How can three simple letters buried on a page inside a modest publication signal a life-altering shift in a person’s journey – into a future set to unfold some nine thousand miles away? And, in ‘spaces’ unlike any lived in before?
(*correction, ISI is not three letters, only two. One of them just gets more press!)
When big shifts occur in a person’s life, we sometimes find ourselves transported into new and different zones. They could be occupational or geographical or whatever. We might respond to any of these shifts with feelings of excitement, trepidation, enthusiasm or awe. The shift in my case included a physical relocation. My feelings tended to signal puzzlement.
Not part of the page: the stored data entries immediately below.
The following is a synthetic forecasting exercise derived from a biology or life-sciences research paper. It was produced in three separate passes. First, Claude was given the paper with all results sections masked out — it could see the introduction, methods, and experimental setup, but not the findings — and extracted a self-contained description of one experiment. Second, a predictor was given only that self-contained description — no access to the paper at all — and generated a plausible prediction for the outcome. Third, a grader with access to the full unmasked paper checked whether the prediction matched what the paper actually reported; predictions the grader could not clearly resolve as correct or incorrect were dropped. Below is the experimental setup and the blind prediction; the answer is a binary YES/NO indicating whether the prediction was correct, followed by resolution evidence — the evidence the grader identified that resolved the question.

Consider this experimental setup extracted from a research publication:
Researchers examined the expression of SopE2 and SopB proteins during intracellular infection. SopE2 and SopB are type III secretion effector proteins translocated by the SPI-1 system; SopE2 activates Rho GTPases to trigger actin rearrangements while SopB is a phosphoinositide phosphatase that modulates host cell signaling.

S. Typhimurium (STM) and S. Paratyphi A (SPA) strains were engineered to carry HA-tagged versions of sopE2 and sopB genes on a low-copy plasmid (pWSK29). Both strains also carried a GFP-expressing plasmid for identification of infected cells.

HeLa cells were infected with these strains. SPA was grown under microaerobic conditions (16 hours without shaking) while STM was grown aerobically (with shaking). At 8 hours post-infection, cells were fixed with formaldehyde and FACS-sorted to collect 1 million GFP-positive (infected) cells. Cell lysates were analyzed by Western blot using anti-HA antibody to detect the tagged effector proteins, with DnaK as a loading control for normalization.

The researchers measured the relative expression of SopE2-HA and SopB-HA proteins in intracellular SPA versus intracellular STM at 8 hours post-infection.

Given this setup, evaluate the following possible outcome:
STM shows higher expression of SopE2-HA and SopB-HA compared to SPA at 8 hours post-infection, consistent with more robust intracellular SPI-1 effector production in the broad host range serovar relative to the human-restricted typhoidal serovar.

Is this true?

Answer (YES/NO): NO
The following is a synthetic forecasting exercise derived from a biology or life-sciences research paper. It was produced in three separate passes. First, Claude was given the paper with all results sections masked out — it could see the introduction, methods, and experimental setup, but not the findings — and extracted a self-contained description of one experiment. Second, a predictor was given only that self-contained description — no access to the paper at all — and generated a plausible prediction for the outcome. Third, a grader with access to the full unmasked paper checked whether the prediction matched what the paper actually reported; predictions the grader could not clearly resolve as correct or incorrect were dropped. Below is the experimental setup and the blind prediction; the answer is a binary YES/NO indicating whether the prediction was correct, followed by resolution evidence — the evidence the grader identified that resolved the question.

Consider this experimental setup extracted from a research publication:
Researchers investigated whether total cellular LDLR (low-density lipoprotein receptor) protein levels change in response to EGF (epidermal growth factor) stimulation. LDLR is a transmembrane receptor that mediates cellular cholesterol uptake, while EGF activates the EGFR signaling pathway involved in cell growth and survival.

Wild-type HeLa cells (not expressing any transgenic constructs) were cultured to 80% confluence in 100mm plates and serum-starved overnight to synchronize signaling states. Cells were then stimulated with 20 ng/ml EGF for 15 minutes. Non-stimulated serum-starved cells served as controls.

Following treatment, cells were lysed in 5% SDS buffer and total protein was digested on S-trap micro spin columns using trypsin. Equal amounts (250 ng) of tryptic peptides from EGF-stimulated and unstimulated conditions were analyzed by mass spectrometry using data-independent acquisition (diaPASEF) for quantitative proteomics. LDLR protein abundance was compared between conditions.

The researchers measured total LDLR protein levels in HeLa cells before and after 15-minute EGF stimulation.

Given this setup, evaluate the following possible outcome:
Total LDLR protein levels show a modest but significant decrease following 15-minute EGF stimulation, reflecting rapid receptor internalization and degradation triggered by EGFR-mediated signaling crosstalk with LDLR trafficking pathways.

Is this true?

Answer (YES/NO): NO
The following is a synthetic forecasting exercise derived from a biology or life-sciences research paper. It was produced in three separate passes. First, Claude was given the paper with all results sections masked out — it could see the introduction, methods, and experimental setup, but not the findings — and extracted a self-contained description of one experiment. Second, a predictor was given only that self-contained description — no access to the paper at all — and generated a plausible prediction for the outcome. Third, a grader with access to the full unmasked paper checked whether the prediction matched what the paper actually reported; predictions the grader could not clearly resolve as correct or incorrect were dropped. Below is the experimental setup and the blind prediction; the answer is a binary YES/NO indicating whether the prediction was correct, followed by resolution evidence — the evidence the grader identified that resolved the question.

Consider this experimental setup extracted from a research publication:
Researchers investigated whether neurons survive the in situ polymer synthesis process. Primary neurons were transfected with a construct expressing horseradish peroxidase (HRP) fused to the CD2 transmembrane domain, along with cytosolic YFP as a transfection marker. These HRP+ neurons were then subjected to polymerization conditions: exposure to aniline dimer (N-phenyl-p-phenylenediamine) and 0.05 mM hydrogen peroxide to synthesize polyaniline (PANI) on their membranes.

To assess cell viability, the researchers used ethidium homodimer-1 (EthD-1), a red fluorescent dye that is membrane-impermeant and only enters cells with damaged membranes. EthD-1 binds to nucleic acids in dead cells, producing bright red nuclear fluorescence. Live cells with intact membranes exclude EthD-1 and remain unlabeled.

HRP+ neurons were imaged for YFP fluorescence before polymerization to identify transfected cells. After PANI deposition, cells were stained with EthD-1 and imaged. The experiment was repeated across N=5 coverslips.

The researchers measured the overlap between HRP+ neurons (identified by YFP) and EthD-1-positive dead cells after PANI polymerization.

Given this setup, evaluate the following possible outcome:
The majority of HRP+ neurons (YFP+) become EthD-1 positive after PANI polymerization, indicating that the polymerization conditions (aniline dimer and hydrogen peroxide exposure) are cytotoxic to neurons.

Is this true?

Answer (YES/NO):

If we could reduce to a single word the big turning points in our lives the term threshold might fit well.
Threshold – a place of beginning, a doorway, or brink.
At the time of spotting the letters, I S I, on the page of the quarterly publication those years ago, I could never have imagined their import. After all, the offices of International Students Inc were sat nestled in the foothills of the Colorado Rockies. My home lay in the foothills of Mt Kilimanjaro.
Beyond the range of my understanding, a hint at an approaching shift with life-altering turns was signaling from that one page of the Evangelical Missions Quarterly lying open atop a small table before me.
Setting the magazine aside, my thoughts pivoted.
Dad had fallen gravely ill in Oklahoma. I had a plane to catch.